JTB調査:2025年夏休みの旅行動向、国内は自然志向、海外はコロナ前の9割回復へ

JTBは2025年夏休み期間(7月15日~8月31日)の旅行動向見通しを発表しました。この調査は1泊以上の日本人旅行について、経済動向や消費者行動調査、運輸・観光関連データなどから推計したもので、1969年から継続して実施されているものです。

旅行意欲は堅調、総旅行者数と消費額は増加傾向

今年の夏休みの旅行動向を見ますと、日並びの良さやボーナスの上昇などを背景に旅行意欲は堅調さを維持しています。国内旅行では自然豊かで静かな場所で心身ともにリラックスしたいという志向が見られ、海外旅行ではコロナ禍前(2010年~2019年の平均)の9割まで回復、アジア人気が継続する一方で欧米などの遠方への旅行も復活の兆しを見せています。

具体的な数字としては、夏休みの総旅行者数は7,464万人(前年比100.8%)、総旅行消費額は4兆264億円(同108.2%)と推計されています。内訳を見ますと、国内旅行は旅行者数が7,220万人(前年比100.3%)、平均旅行予定費用が46,000円(同104.5%)、旅行消費額が3兆3,212億円(同104.8%)となっています。海外旅行については、旅行者数が244万人(前年比120.8%)、平均旅行予定費用が289,000円(同105.5%)、旅行消費額が7,052億円(同127.4%)となっています。

今年の夏休みカレンダーと旅行意向

2025年夏休み(7月15日~8月31日出発)の旅行意向については、「行く」または「たぶん行く」と回答した人は34.2%と前年から0.1ポイント増加しました。これはコロナ禍前の2019年(38.0%)には及ばないものの、徐々に回復傾向にあることを示しています。

注目すべき点として、「夏休みだけ行く」が12.4%であるのに対し、「夏休みと夏休み前後に行く」は21.8%、「夏休み前後にだけ行く」が8.2%となっており、夏を中心に旅行機会が分散化していると同時に、複数回旅行する人も少なくないことがわかります。

性年代別では、男女とも若い年代ほど旅行意向が高い傾向が見られました。「行く」または「たぶん行く」と回答したのは、男性29歳以下が47.3%、女性29歳以下が43.1%と最も高くなっていますが、いずれも前年より減少しています。一方、シニア層の旅行意欲には回復傾向が見られ、60代や70代では前年比で増加しています。

旅行に行かない理由としては、「夏休み期間は混雑するから」(30.9%)が最も多く、次いで「家計に余裕がないので」(27.8%)、「家でのんびりしたいので」(26.6%)となっています。

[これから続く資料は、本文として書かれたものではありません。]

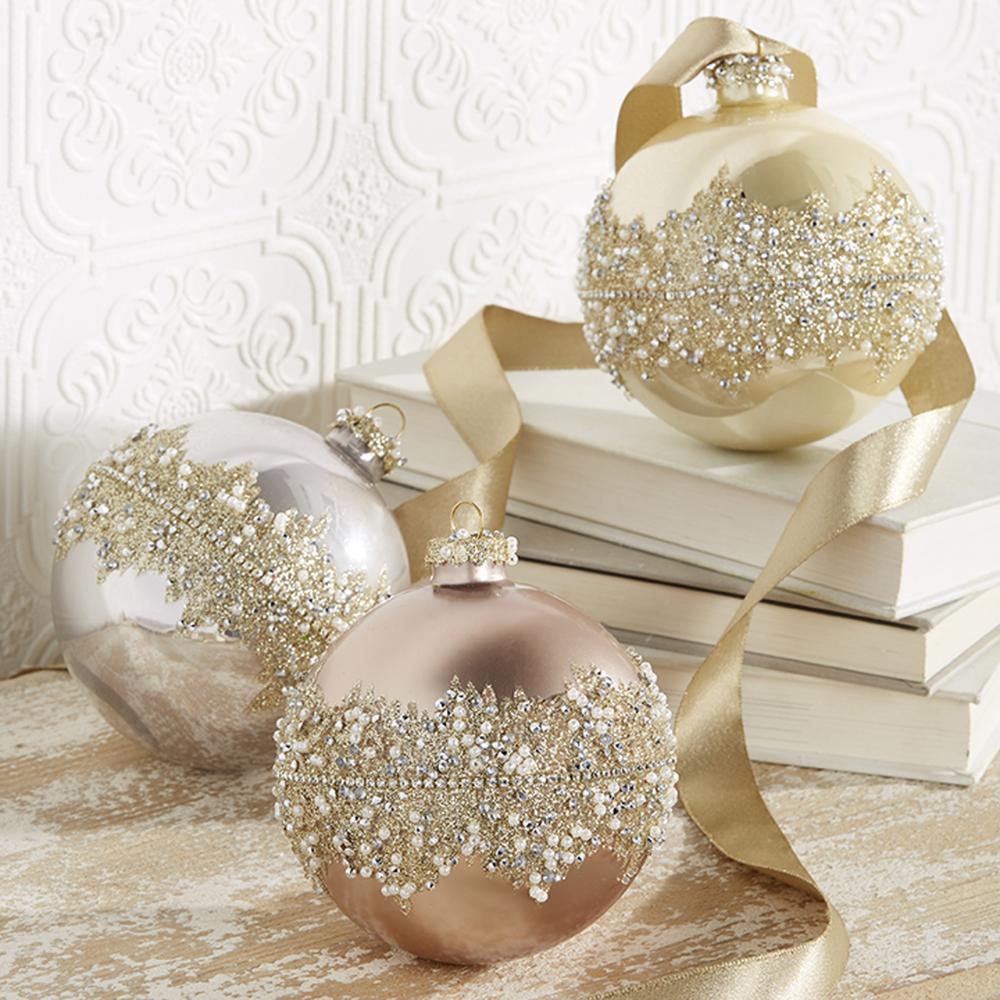 "Raz 4"" Gold, Silver, or Rose Beaded Glass Ball Christmas"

今年の夏休みの旅行に対する考え方では、「昨年の夏休みより旅行日数を増やす」(16.2%)が「昨年の夏休みより旅行日数を減らす」(5.5%)を大きく上回りましたが、前年と比べると日数は短くなる傾向が見られます。また、距離については「昨年の夏休みより遠方へ旅行したい」(8.8%)が「昨年の夏休みより近場の旅行に行きたい」(5.4%)を上回っていますが、その差は縮まってきています。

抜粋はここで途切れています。